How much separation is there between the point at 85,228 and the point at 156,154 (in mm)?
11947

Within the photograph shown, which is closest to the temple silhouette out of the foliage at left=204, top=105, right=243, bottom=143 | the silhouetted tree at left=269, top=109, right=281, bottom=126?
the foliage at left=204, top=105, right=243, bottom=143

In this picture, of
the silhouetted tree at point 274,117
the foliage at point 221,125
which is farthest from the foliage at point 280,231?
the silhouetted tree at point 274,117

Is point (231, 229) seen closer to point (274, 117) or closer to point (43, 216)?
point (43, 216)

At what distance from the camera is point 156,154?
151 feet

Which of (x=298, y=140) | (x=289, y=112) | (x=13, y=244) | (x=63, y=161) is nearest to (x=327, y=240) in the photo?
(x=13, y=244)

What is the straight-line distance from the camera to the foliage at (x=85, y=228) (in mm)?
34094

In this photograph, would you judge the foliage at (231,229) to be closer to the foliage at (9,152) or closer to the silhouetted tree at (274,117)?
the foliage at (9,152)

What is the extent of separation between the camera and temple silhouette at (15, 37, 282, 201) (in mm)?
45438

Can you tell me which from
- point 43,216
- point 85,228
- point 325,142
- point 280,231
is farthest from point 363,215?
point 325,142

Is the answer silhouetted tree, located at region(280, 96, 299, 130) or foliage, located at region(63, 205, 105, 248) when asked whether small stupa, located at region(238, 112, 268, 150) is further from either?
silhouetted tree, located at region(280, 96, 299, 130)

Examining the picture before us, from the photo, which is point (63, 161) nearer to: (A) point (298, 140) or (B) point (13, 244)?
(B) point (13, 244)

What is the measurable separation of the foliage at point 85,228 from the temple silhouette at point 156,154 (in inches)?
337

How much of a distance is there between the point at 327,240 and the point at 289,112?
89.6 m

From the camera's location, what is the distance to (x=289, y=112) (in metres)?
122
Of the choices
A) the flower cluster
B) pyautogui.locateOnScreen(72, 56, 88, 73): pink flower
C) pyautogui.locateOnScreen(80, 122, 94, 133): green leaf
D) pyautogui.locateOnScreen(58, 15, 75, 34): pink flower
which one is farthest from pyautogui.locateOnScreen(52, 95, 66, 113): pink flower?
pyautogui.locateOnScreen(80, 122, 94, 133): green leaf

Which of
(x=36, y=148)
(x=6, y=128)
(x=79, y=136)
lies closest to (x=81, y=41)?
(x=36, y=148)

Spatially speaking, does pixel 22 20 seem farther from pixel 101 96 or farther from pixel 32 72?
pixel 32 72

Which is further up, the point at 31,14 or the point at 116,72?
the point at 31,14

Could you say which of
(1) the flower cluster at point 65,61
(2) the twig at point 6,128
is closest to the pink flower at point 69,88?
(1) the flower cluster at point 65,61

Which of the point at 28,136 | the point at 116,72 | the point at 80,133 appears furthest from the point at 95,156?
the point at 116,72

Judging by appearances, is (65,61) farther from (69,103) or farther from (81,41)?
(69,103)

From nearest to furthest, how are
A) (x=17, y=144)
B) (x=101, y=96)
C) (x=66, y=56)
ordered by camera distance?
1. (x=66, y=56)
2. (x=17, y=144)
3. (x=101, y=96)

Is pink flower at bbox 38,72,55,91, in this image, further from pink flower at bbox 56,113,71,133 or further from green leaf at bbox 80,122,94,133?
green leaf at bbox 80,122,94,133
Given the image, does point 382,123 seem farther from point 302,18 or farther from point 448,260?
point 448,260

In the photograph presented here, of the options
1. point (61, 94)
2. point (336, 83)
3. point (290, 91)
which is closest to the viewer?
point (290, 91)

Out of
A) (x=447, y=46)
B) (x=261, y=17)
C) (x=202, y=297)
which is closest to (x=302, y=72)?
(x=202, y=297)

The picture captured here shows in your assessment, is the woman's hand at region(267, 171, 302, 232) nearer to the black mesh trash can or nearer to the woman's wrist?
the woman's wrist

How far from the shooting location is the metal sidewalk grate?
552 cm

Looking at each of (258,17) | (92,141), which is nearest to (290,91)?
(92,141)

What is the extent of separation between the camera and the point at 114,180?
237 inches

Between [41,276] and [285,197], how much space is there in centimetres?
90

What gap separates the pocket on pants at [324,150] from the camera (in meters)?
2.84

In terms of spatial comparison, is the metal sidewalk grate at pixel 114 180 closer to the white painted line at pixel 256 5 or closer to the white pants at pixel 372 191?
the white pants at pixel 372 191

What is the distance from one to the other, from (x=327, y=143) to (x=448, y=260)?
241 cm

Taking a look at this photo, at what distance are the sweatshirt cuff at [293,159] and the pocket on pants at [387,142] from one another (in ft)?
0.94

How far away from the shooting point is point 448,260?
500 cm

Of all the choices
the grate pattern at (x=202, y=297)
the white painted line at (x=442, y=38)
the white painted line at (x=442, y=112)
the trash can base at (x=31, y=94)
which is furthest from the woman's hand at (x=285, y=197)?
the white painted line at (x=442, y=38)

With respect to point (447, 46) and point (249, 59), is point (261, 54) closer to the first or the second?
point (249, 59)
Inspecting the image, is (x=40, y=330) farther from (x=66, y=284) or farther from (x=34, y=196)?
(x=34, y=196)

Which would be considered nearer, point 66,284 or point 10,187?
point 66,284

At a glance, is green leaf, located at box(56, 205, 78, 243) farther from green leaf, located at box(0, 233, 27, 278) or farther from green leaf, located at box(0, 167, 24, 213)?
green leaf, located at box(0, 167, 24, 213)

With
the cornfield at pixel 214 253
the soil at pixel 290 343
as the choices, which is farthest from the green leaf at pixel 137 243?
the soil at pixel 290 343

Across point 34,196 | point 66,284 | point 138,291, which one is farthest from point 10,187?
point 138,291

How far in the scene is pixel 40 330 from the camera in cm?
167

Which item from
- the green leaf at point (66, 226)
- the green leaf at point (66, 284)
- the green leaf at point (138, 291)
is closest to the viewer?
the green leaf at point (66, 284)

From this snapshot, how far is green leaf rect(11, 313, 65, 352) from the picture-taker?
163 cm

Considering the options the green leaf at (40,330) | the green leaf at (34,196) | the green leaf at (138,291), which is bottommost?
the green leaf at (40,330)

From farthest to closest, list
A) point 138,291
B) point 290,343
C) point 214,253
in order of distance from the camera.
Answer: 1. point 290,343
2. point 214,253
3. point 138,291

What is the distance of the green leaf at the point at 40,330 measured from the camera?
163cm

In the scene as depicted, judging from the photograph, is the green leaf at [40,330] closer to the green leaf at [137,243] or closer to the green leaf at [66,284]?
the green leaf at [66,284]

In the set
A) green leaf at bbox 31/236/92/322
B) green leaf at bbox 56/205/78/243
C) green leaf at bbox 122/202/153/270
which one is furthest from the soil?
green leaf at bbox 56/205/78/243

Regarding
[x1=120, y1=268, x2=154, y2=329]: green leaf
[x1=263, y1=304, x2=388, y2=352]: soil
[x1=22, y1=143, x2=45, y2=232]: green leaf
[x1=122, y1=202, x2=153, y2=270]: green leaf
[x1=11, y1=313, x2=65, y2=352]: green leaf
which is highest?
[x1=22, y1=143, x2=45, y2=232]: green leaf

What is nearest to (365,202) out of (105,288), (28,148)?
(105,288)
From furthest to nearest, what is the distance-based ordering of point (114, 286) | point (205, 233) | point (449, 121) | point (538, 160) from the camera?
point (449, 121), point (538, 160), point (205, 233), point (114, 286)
^^^^^^^^^^^^^^^^
_DIRECTION_: Leave out every line before the one containing "What is nearest"; set down that line and all remaining lines of the material exactly.

_EXERCISE OUTPUT_:
What is nearest to (365,202) out of (105,288), (28,148)?
(105,288)
From furthest to nearest, what is the distance-based ordering of point (114, 286) | point (205, 233) | point (449, 121) | point (538, 160) from the camera?
point (449, 121), point (538, 160), point (205, 233), point (114, 286)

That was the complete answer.